Defence Investment Will Cost Us Elsewhere

The unedited version below, or stretch the pic of the published article to read:

Here comes yet another dip in our welfare funding. Who said Austerity was over?

The DIP – the Defence Investment Plan, published this week – has been delayed by in-fighting between competing UK government departments and the heads of the armed forces. Tensions represent the politics of speedy rearmament versus social refurbishment. 

The Generals, Admirals and Corporate Executives of the western military-industrial complex have besieged UK governments with demands to quadruple, or more, arms spending as a proportion of the wealth Britain produces each year. Strict fiscal controls mean that money has to be found by cutting government spending elsewhere. Cutting our Welfare.

The argument, aside from warmonger’s thrust for ever more war, is that rearmament produces jobs and reflates the economy. This so-called “defence Dividend” is a complete myth. Cutting investments in civilian employment in order to fund a larger military budget harms growth. And in this climate crisis, the absence of funding for fast adaptation collapses our nations security.

Military procurement creates fewer jobs than the equivalent funding for transport, health, education, social care and even libraries and museums (congrats to The Box btw!). Spending £1million on military procurement, by government’s own figures, creates 9.4 jobs.
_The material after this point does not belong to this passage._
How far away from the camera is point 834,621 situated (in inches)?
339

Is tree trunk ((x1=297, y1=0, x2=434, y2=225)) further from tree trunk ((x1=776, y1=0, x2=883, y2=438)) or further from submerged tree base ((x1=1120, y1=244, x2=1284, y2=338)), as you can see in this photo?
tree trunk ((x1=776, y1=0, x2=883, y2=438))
The same £1m produces 12 jobs on the railways, 13 in healthcare, 15 in education, 20 in social care and 25 when invested in cultural activities! The jobs required to adapt to new climate and extreme weather dwarf these figures, if the investment should ever be agreed.

Military spending is capital intensive, with a shrinking workforce. Jobs in the military industry have plummeted since the 1980’s despite comparatively higher spending in real terms. Much of the tax cash investment goes to overseas firms and profits for the private arms companies. The billions do not trickle down into the general economy.

There is no defence dividend! Today’s DIP will mean another £15 billion for deadly weapons of war, paid for by cuts to critical public services and investment in action to halt climate breakdown. The new Prime Minister Burnham looks set to increase military spending even higher.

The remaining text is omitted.